Simulation results for count data under sparse simulation settings. (A) ROC curves. (B) Empirical FDR. (C) Precision–Recall curves. Each panel includes three rows of plots under different network structures and dimensions. All presented network structures in this figure are sparse. Dashed and solid lines represent n = 60 and 80, respectively. Line colors indicate different approaches. The prior setting used for PCGII is PIS = 0.3 and PA = 100%.
ROC curves plot the true positive rate (TPR) versus the false positive rate (FPR), where TPR is the proportion of true positives among the total number of nonzero partial correlations, and FPR is the proportion of false positives among the total number of zero partial correlations.

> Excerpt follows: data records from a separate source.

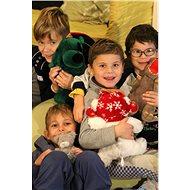NF Srdce na dlani - motivační program pro děti z dětských domovů - Charitativní projekt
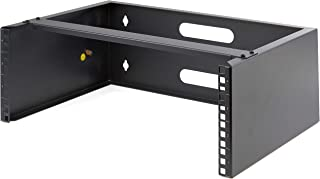 """4U Wall Mount Rack - 19"""" Wall Mount Network Rack - 13.78 inch Deep (Low Profile) - Wall Mounting Patch Panel Bracket for N..."""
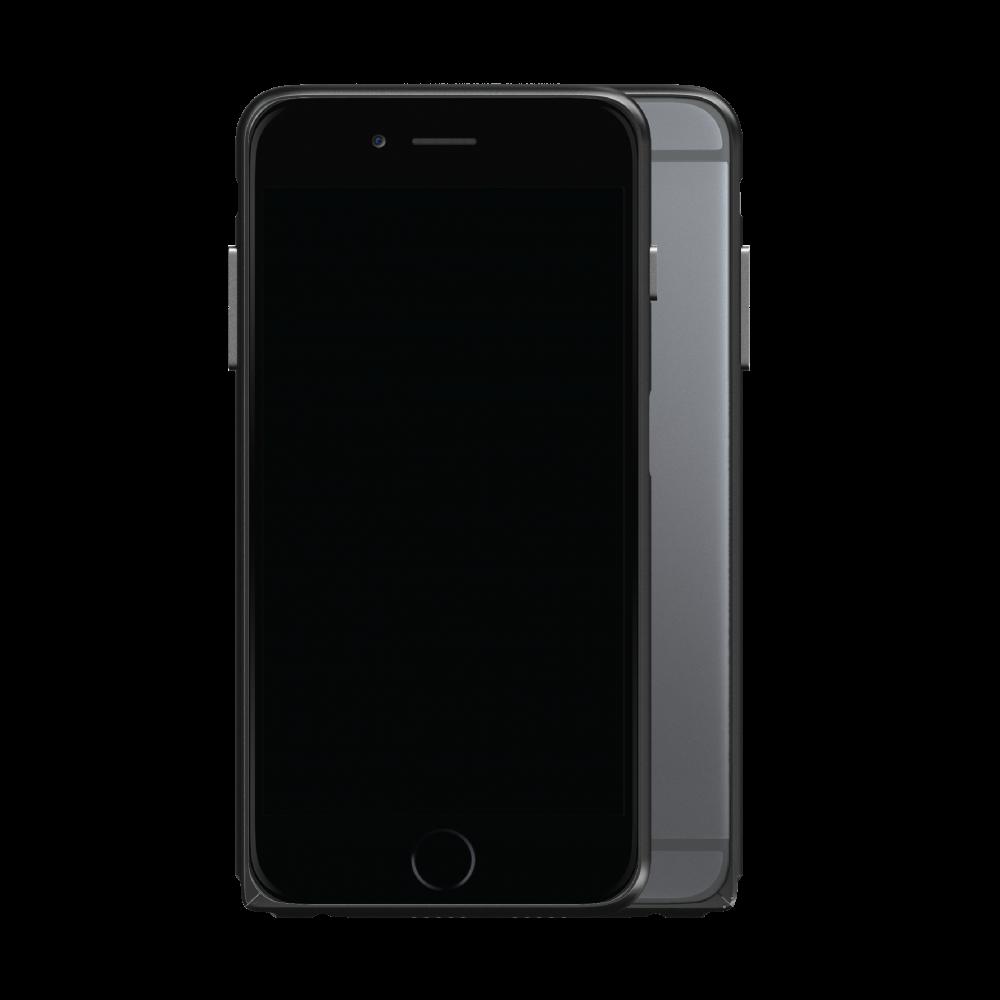 Slim Aerospace Aluminum Bumper for iPhone 6s, Black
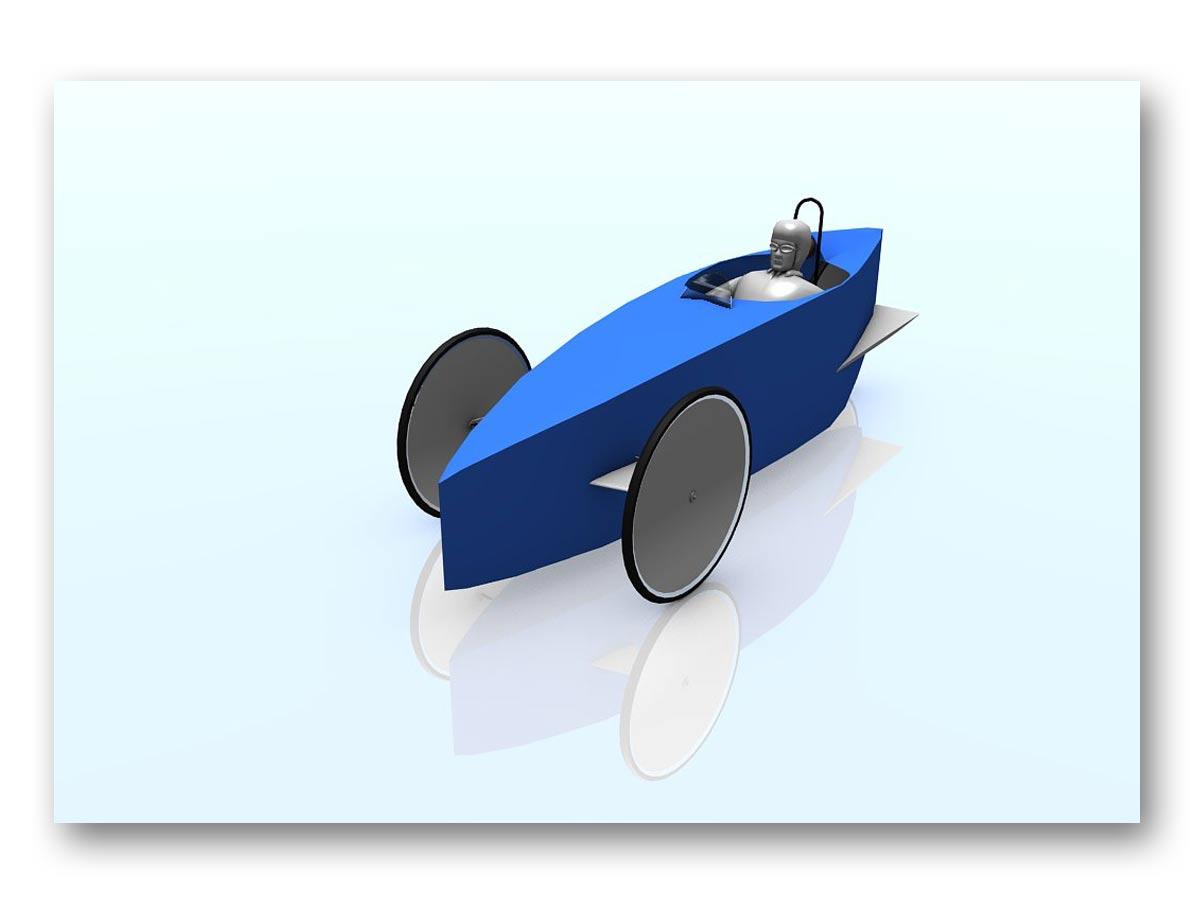 3D rendu prototype vélo 3 roues - fasmdesign.com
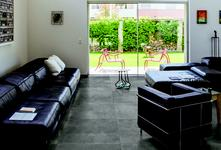 Grey Tiles: pearl, dark, light and dove. - Marazzi 7945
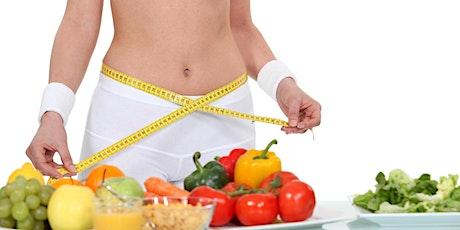 Desafío de 30 días para Bajar de peso y  mejorar tu salud entradas
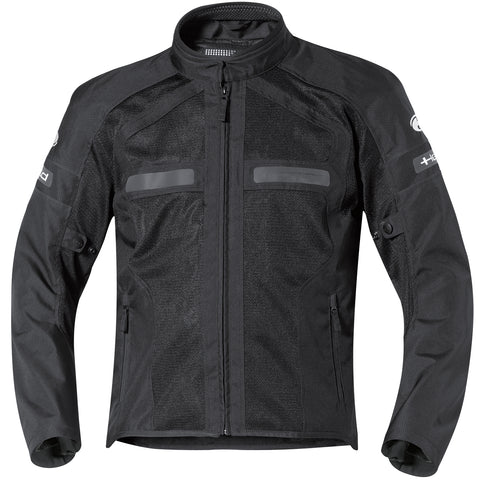 Held Tropic II Jacket (006533-00-001)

ROC curves evaluate the ranking of true edges and nonedges for each method, and higher curves indicate better performances. ROC curves in panel (A) of Fig. 1 and Supplementary Figs S1–S4 show that PCGII is the best performer or among the best performers for all settings. The other three approaches have comparable performance for the scale-free and random network structures. For the block-diagonal structure, CLEVEL is substantially better than E-TEST and F-GGM, and PCGII is substantially better than CLEVEL.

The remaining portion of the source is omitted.